A children’s playground atop a nuclear waste site? The Village Inside the Nuclear Power Plant imagines an inventive — even whimsical — future for a defunct station in Mihama, Japan. Currently, the default approach to decommissioning sees radioactive waste buried in deep geological repositories until it loses potency (which takes hundreds of thousands of years). This strategy is known to be unsustainable. (Furthermore, the Fukushima disaster in 2011 was a painful reminder of the urgent need to rethink our reliance on nuclear energy altogether.)
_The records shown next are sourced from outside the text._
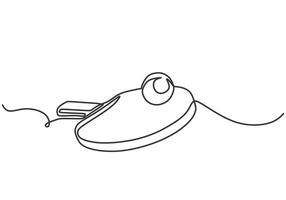 Ping pong racket with ball in one continuous single line art drawing style vector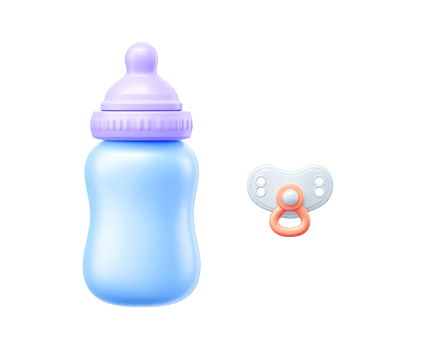 Baby bottle and pacifier 3D render icon. Infant feeding, nursery items, pediatric care supplies concept. Isolated graphic on black background. png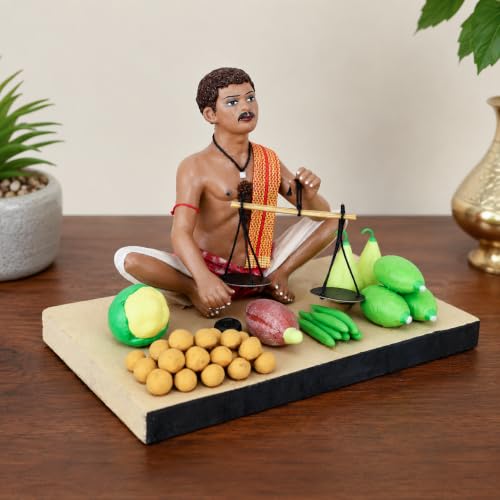 Image of Krishnanagar Handmade Clay Gift & Decor | Standard- Sitting Human Figure Miniature Idol - Vegetable Seller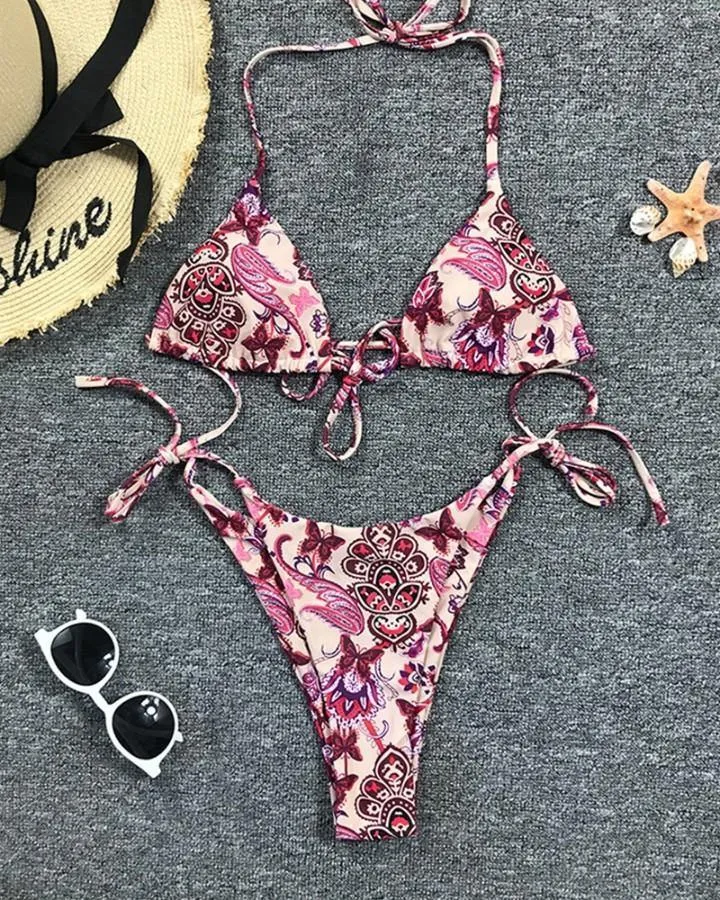 Floral Print Strap Bra With Panties Bikini Sets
Bartlett student Sabina Blasiotti’s thesis proposes the recycling and recovery of nuclear waste, postulating the progress of novel decontamination technologies along the way. Its architectural complexity, meanwhile, is best illustrated by the incorporation of traditional Japanese elements, such as a Shinto sanctuary, into the very heart of the disused power plant; the resolutely futuristic design of the surrounding village, meanwhile, introduces an assortment of offbeat home typologies, from the Discharge House to the Templed Barn. Also part of the richly detailed concept: a range of ceremonial and commercial activities, such as fishing, rice farming and sake brewing.
Even if it seems fanciful, this impressively researched project makes a resounding case for the necessity of innovative, sustainable and adaptable ways to decommission nuclear plants and imagine a more hopeful future for the communities — and the land — that surround them.
The Village Inside the Nuclear Power Plant imagines an inventive — even whimsical — future for a defunct station in Mihama, Japan.